O que implica dizer que todos os preparativos foram marcados pelo excesso.
O ambiente exalava
abundância.
O som altíssimo da música funk dominava, como um chicote sonoro
cortava o vento e presidia o ar, propagava-se muito além daquelas fronteiras,
lutava com outros sons pela cidade até se render ao último limite.
Mas, na comunidade, o funk se viu abatido, amortecido pela
queima colossal dos fogos de artifício, que lançavam ao espaço uma profusão de
cores, enquanto a força explosiva amordaçava o som rítmico e grave que pulsava
nos enormes alto-falantes.
Enciumados, os fuzis emitiam
gemidos mortíferos, marcavam presença, gritavam à atmosfera a certeza de se
saberem invencíveis.
A festa varou noites, entrou
dias, enquanto houvesse força física a ser exaurida. Parceiros de comando que dominavam outros morros
foram convidados para compartilhar a ocasião festiva.

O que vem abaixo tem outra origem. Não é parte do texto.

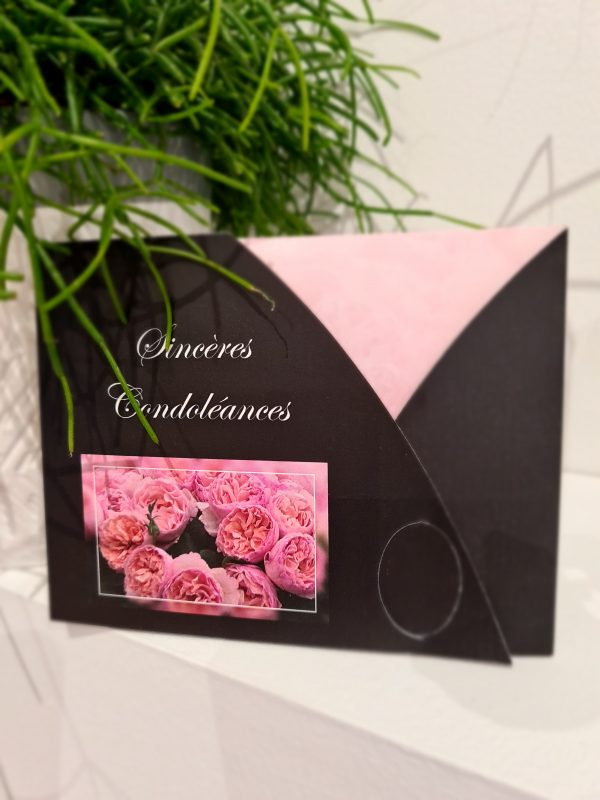 Carte condoléances et son enveloppe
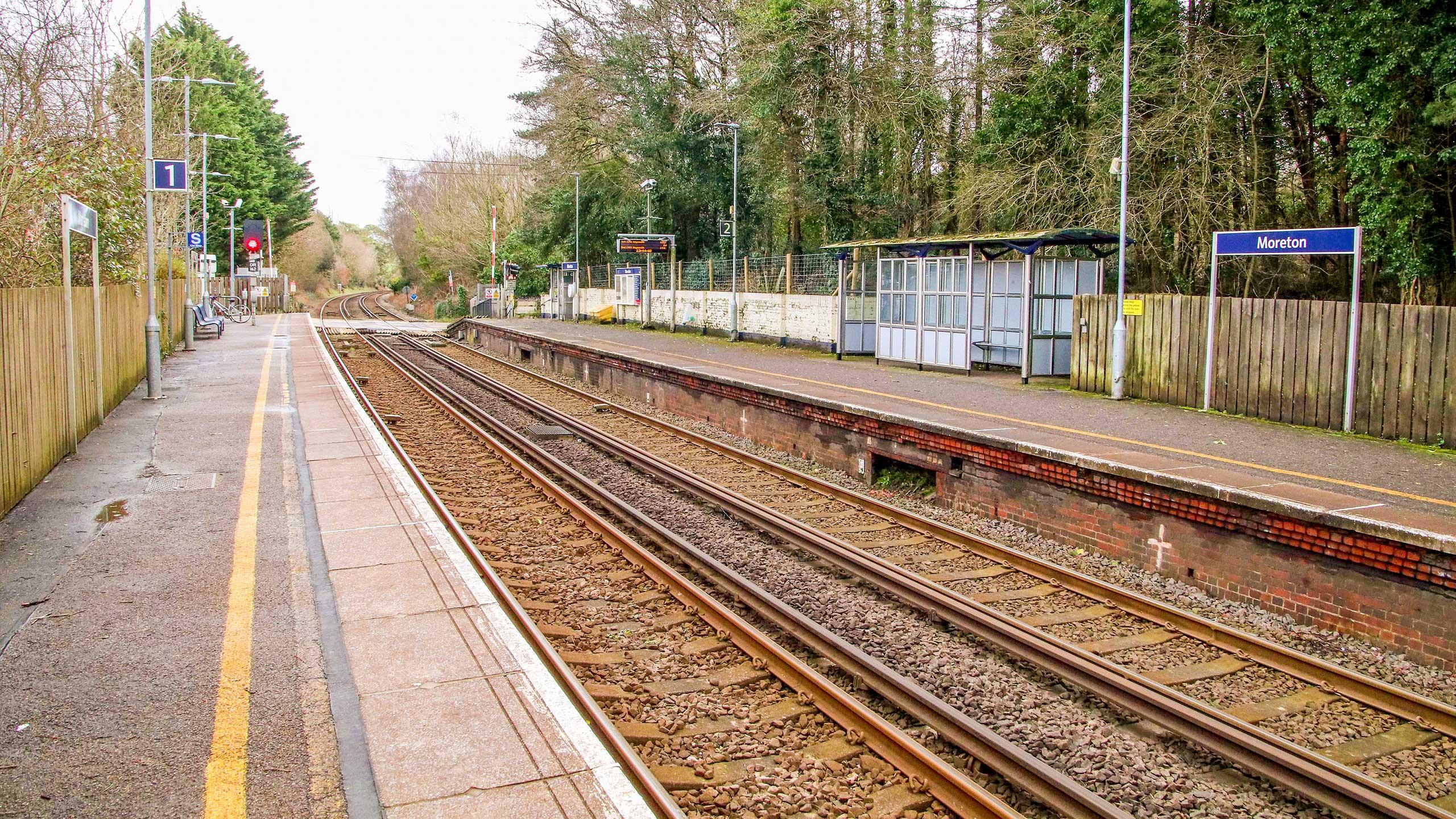 Purbeck Community Rail Partnership Sliding Banner Moreton Railway Station 08 2560x1440px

A primeira noite da grande
comemoração reuniu toda a galera no baile
para a comunidade. Neste, não há tolerância com brigas. É um baile pacífico, de
confraternização, em que não se misturam galeras.
Nos bailes de clube, ao
contrário, os frequentadores sabem que se as galeras se misturarem irão guerrear. Neste, o motor da diversão não
é tanto a música, a dança ou a paquera, mas o confronto que poderá ocorrer entre
galeras e, entre essas e a polícia.
Muitas vezes, a movimentação dos bailes de clube serve aos propósitos
beligerantes das diferentes galeras e
da polícia, para encobrir atos de vingança, para armar emboscadas contra os
inimigos.
O baile de comunidade é
diferente, surge como uma doação do dono
do morro. Por isto, cabe-lhe ditar as regras. Pode-se até dizer que se
constitui como um baile ideológico. A organização conduz os participantes a
saudarem os líderes do movimento, que
são, afinal, os promotores do evento. Não deixa de ser um investimento de
marketing, uma promoção formadora de opinião como qualquer outra.
O tráfico se assemelha a uma
irmandade rudimentar em sua estrutura organizativa, gira em torno da amizade,
da troca de favores; um mercado entre
amigos, com regras a serem respeitadas, que se utiliza dos serviços da galera que forma. Tipo de ordem,
cujas regularidades, por vezes, nos parecem mal delineadas, quase apagadas;
outras, grotescamente cristalizadas.
Os limites desse campo são frouxos.
Não apresenta a delimitação visível de uma instituição, de uma organização burocratizada,
com estratégias definidas, metas a serem alcançadas nem a hierarquia férrea da máfia.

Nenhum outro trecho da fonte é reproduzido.